Excerpted records:
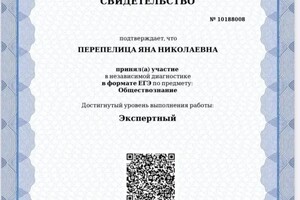 СВИДЕТЕЛЬСТВО

№ 10188008

подтверждает, что

ПЕРЕПЕЛИЦА ЯНА НИКОЛАЕВНА

принял(а) участие
в независимой диагностике
в формате ЕГЭ по предмету:
Обществознание

Достигнутый уровень выполнения работы:

Экспертный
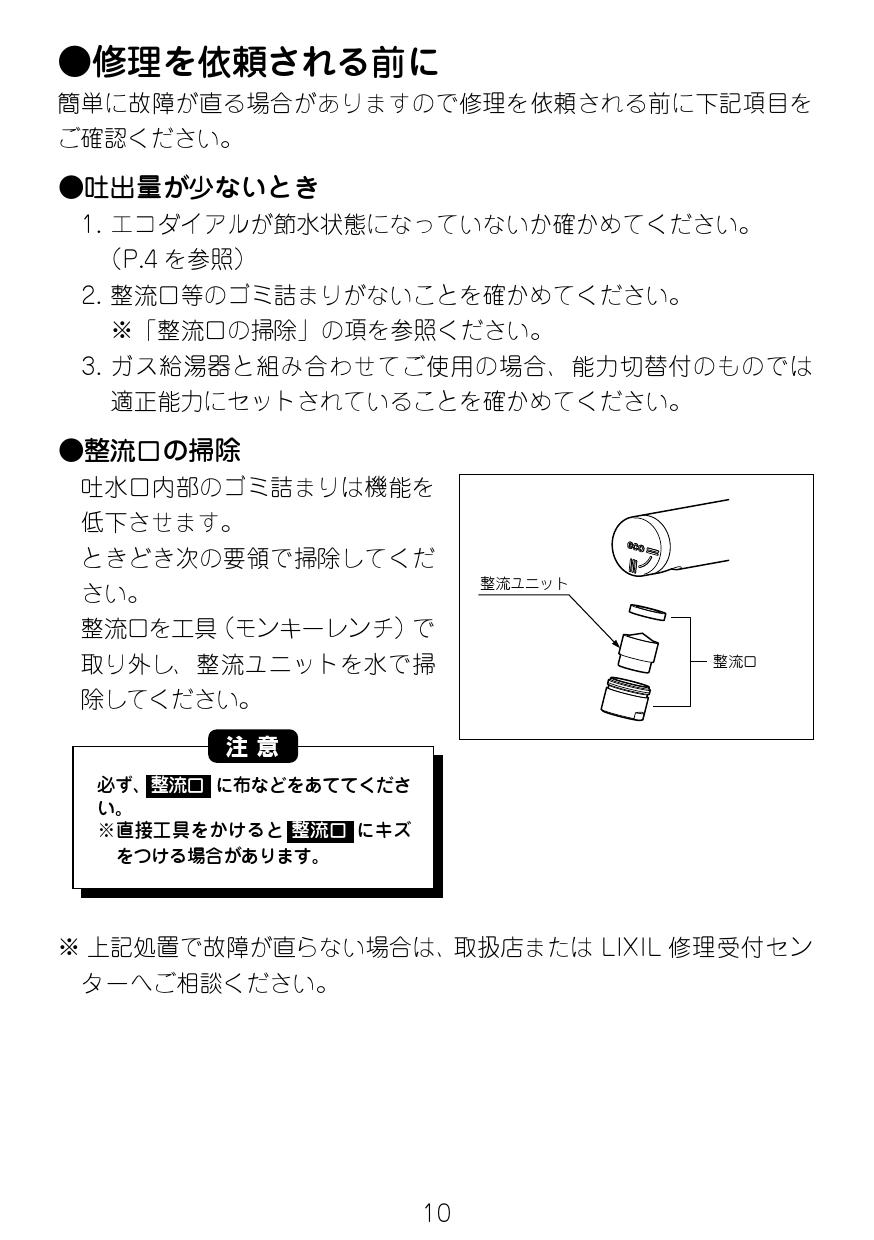 ●修理を依頼される前に
簡単に故障が直る場合がありますので修理を依頼される前に下記項目をご確認ください。

●吐出量が少ないとき
1. エコダイアルが節水状態になっていないか確かめてください。（P.4 を参照）
2. 整流口等のゴミ詰まりがないことを確かめてください。
※「整流口の掃除」の項を参照ください。
3. ガス給湯器と組み合わせてご使用の場合、能力切替付のものでは適正能力にセットされていることを確かめてください。

●整流口の掃除
吐水口内部のゴミ詰まりは機能を低下させます。
ときどき次の要領で掃除してください。
整流口を工具（モンキーレンチ）で取り外し、整流ユニットを水で掃除してください。

eco

整流ユニット

整流口

注 意
必ず、整流口 に布などをあててください。
※直接工具をかけると 整流口 にキズをつける場合があります。

※ 上記処置で故障が直らない場合は、取扱店または LIXIL 修理受付センターへご相談ください。

10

Your assignment: Retype each record exactly as it stands, but do not include the pictures.

Result of the exercise:
 СВИДЕТЕЛЬСТВО

№ 10188008

подтверждает, что

ПЕРЕПЕЛИЦА ЯНА НИКОЛАЕВНА

принял(а) участие
в независимой диагностике
в формате ЕГЭ по предмету:
Обществознание

Достигнутый уровень выполнения работы:

Экспертный
 ●修理を依頼される前に
簡単に故障が直る場合がありますので修理を依頼される前に下記項目をご確認ください。

●吐出量が少ないとき
1. エコダイアルが節水状態になっていないか確かめてください。（P.4 を参照）
2. 整流口等のゴミ詰まりがないことを確かめてください。
※「整流口の掃除」の項を参照ください。
3. ガス給湯器と組み合わせてご使用の場合、能力切替付のものでは適正能力にセットされていることを確かめてください。

●整流口の掃除
吐水口内部のゴミ詰まりは機能を低下させます。
ときどき次の要領で掃除してください。
整流口を工具（モンキーレンチ）で取り外し、整流ユニットを水で掃除してください。

eco

整流ユニット

整流口

注 意
必ず、整流口 に布などをあててください。
※直接工具をかけると 整流口 にキズをつける場合があります。

※ 上記処置で故障が直らない場合は、取扱店または LIXIL 修理受付センターへご相談ください。

10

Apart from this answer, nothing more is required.